How a retail-friendly broker may have cracked the opaque stock-loan borrow system

By: Chris Satterthwaite

Shorting can be one of the most powerful tools in investing—essential for hedging, market-neutral portfolios, factor investing, and academic long–short research. Yet unlike the clean return series used in academic factor models, implementing a long–short portfolio in the real world has frictions.

Borrow rates—paid by the short seller to the lender—represent a hidden but significant drag on performance, and they are notoriously opaque. They are also an important part of the reason academic long–short portfolios routinely outperform implementable portfolios: the “true cost” of borrowing securities can materially erode returns, particularly in small caps or crowded shorts.

Given the economic importance of borrow costs, the opacity of the securities-lending market poses a real problem for allocators—especially smaller firms or individuals without the leverage of a large prime brokerage relationship.

In 2017, the Iowa Public Employees' Retirement System sued a consortium of banks, including BofA Merrill, Goldman, Morgan Stanley, JPMorgan, UBS, Credit Suisse, and their joint venture EquiLend.
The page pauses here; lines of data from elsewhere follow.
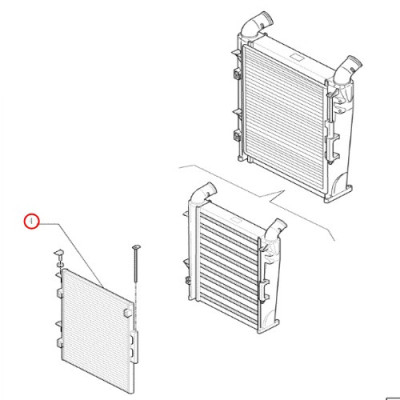 1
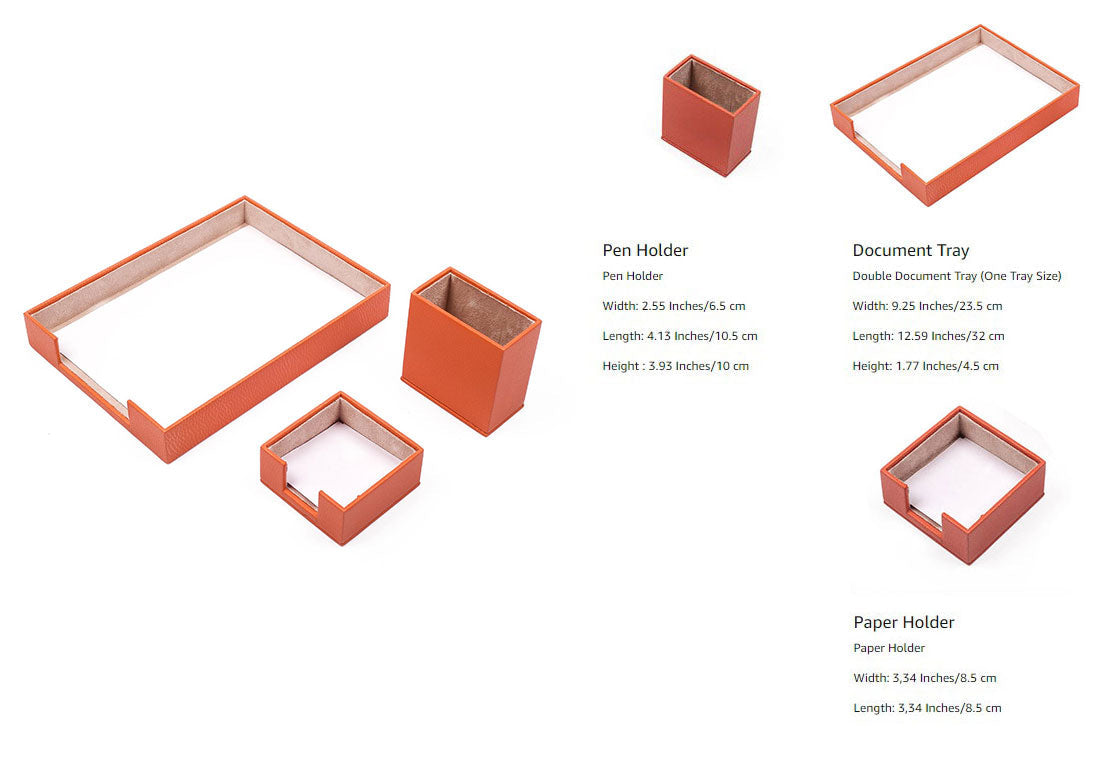 Pen Holder

Pen Holder

Width: 2.55 Inches/6.5 cm

Length: 4.13 Inches/10.5 cm

Height : 3.93 Inches/10 cm

Document Tray

Double Document Tray (One Tray Size)

Width: 9.25 Inches/23.5 cm

Length: 12.59 Inches/32 cm

Height: 1.77 Inches/4.5 cm

Paper Holder

Paper Holder

Width: 3,34 Inches/8.5 cm

Length: 3,34 Inches/8.5 cm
EquiLend is a joint venture of the major prime brokers, responsible for the central plumbing in the securities lending market, and the plaintiff alleged that the consortium “coordinated boycotts of [new electronic] platforms to keep the stock-loan market ‘in the stone age,’ preserving opaque pricing and supracompetitive fees.” In 2023 the defendants ultimately settled for $580M without admitting any wrongdoing.

If the Iowa Public Employees Retirement System feels taken advantage of by Wall Street, what chance does a small investment firm or a retail investor have of getting a fair shake? It turns out, thanks to Interactive Brokers, maybe a pretty good one.

Interactive Brokers (IBKR) is a global electronic broker built from the ground up around automation, cost efficiency, and direct electronic market access. A very convenient (and intentional) feature of IBKR is that they provide much of their data as a self-serve model. We aggregated IBKR’s borrow rates for US equities to compare against S&P Global's Securities Finance (formerly Markit) data—the industry standard benchmark for market-wide securities-lending transactions. S&P Global’s dataset is widely used in academic research and was central to damages modeling in the 2017–2023 antitrust litigation.

To see how IBKR compared, we regressed IBKR’s borrow rates against the benchmark data, matched by security and month.

Figure 1: IBKR Borrow Rates vs. Industry Borrow Rates

Source: S&P Global’s Securities Finance, Interactive Brokers, Verdad research

We can see a pretty noticeable trend that most of the data lives below the 45° line, fit through the origin. The regression has a beta of 0.96 and an r-squared of 0.8. Put simply, across all securities and all months, IBKR’s borrow rates tend to be slightly lower than the industry reference. In fact, if we exclude borrow rates below 1% (which generally indicate it is freely available to borrow), IBKR is cheaper than the industry rate about 72% of the time. This suggests IBKR’s pricing is at least competitive with, and often slightly better than, big-bank prime brokers. Which means IBKR is offering institutional-grade borrow pricing to even very small funds—something that would have been unthinkable twenty years ago.

This is great news for smaller investment firms, retail investors, and frankly shareholders of Interactive Brokers. And this story goes a long way to explaining why IBKR’s stock is up 380% over the last five years.